The View From Olympus: Did Hamas Win?

In the latest dust-up between Israel and Hamas--a few hundred dead is not a war--Israel once again appears to have triumphed.  Hamas suffered around ten times as many casualties, and property damage ran at about the same ratio, or perhaps better, for Israel.

However, this assessment is open to question.  In my view, the actions of both Hamas and Israel were driven by domestic politics, as is usually the case in foreign policy.  Hamas’s real target was the PLO, which had just for the umpteenth time, canceled elections Hamas was likely to win.  By attacking Israel, Hamas deepened its support on the West Bank and diminished further the almost gone legitimacy of the PLO.  That’s a win.  Israel’s disproportionate response was part of Netanyahu’s drive to remain Israeli Prime Minister, since if he is not in that job there is a good chance he will go to jail for corruption.  So far it’s a win for him.
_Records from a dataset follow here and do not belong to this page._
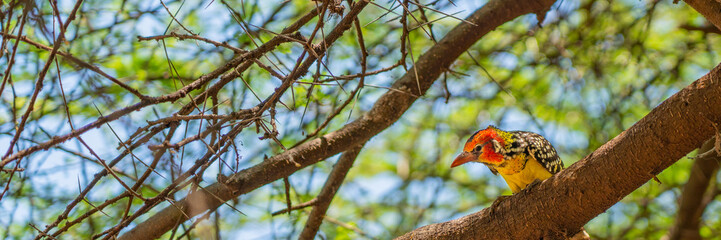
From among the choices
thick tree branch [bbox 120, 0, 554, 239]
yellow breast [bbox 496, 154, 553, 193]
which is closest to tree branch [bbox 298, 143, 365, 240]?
thick tree branch [bbox 120, 0, 554, 239]

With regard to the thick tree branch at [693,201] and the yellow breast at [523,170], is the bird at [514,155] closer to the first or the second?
the yellow breast at [523,170]

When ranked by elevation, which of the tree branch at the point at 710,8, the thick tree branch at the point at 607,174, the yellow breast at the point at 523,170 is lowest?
the thick tree branch at the point at 607,174

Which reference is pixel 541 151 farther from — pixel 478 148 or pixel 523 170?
pixel 478 148

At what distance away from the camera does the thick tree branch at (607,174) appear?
5.90ft

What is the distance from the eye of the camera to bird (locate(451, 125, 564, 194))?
3.13 m

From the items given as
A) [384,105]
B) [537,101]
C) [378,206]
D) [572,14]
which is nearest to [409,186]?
[378,206]

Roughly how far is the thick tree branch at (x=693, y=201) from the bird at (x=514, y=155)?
3.25 feet

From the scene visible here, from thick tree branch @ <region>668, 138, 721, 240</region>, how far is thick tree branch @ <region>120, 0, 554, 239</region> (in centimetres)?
138

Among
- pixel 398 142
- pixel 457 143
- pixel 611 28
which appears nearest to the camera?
pixel 611 28

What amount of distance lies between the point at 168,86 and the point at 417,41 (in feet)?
6.64

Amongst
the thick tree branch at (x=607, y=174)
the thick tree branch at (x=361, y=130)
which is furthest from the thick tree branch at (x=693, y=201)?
the thick tree branch at (x=607, y=174)

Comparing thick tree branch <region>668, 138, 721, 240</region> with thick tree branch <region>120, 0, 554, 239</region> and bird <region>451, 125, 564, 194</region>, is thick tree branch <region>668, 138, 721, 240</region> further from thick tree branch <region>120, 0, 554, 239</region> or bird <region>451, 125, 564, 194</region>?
thick tree branch <region>120, 0, 554, 239</region>

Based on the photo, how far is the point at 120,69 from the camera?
13.1ft

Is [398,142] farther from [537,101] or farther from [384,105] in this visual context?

But if we look at the conflict between Israel and Hamas through the lens of Fourth Generation war, we see, emerging wraith-like from the rubble, what looks like a strategic victory for Hamas.  How so?  In 4GW, the most valuable target is the enemy’s homeland.  Sometimes, as on 9/11, it can be struck physically.  More often, and more potently, the goal is to hit it on the mental or, better still, moral level.  The ideal attack bypasses the enemy’s defenses completely and goes straight for his soft underbelly. 

That Hamas seems to have achieved, and not with its rockets.  For the first time, Israelis fought each other in the streets, Israeli Arabs vs. Jews, in a spillover from the external conflict.  That spillover is Hamas’s chi, while the rockets vs. bombers war was the cheng.  In 4GW, and in 3GW as well, the chi, not the cheng, is often decisive.  Hamas did not win a decisive victory this time, but its success in generating civil conflict in Israel points the way toward a strategy that could win decisively: exacerbating tensions within Israel to the point where it is not just Israeli Arabs fighting Jews, but Jews fighting Jews.

Until I went to Israel, I did not realize how deeply Israeli Jews are divided.  Like most Americans, I thought history and Israel’s fragility combined to create unity.  Once there, I quickly encountered divisions that are shockingly visceral.  The main gulf is that between secular Jews and the ultra-orthodox.  Both sides regard the other with bitter disdain, and outbreaks of physical clashes are not unknown.  Among the non-ultra-orthodox, further divisions create more potentially dangerous fissures. 

Let me add that I enjoyed Israel.  I liked the place and the people.  I have Israeli friends.  I do not want to see Israel destroyed, from within or from without.  But the Israeli military still operates within a state vs. state mental framework and doesn’t get 4GW.  That is dangerous anywhere, and especially so in Israel’s neighborhood.  I write this column to draw their attention to the danger.

To win decisively, Hamas must find ways to ramp these frictions up.  That is a tall order, and so far there is little evidence that Hamas is led by deep strategic thinkers.  For that we should all be thankful.  But any such strategy would focus at the moral level of war, where the Netanyahu government seems almost entirely blind.  To use Martin van Creveld’s analogy, it is an adult giving a small child a prolonged beating in a public place.  Oddly for Jews, it does not seem to realize that in the end, Goliath always loses.

In terms of their primary objectives, both Hamas and Netanyahu won.  Hamas ramped up its legitimacy, as the only people willing to fight Israel, compared to the PLO, and Netanyahu is still Israel’s Prime Minister.  But in the Israel vs. Hamas conflict, Hamas has reason to think it won strategically.  It hit Israel’s unity at home, moving its internal conflict beyond the political system to fighting in the streets.  It is typical in 4GW for states not to have the internal unity they tend to presume in wars, at least short ones.  But few states grasp this or any other aspect of 4GW.  If Israel and the IDF do not come to grips with Fourth Generation war soon, Hamas and its other 4GW enemies may win big.

PS:  The IDF might want to take a look at The Fourth Generation Warfare Handbook, with special attention to “the grid”.  It might help them get off the track of losing by winning.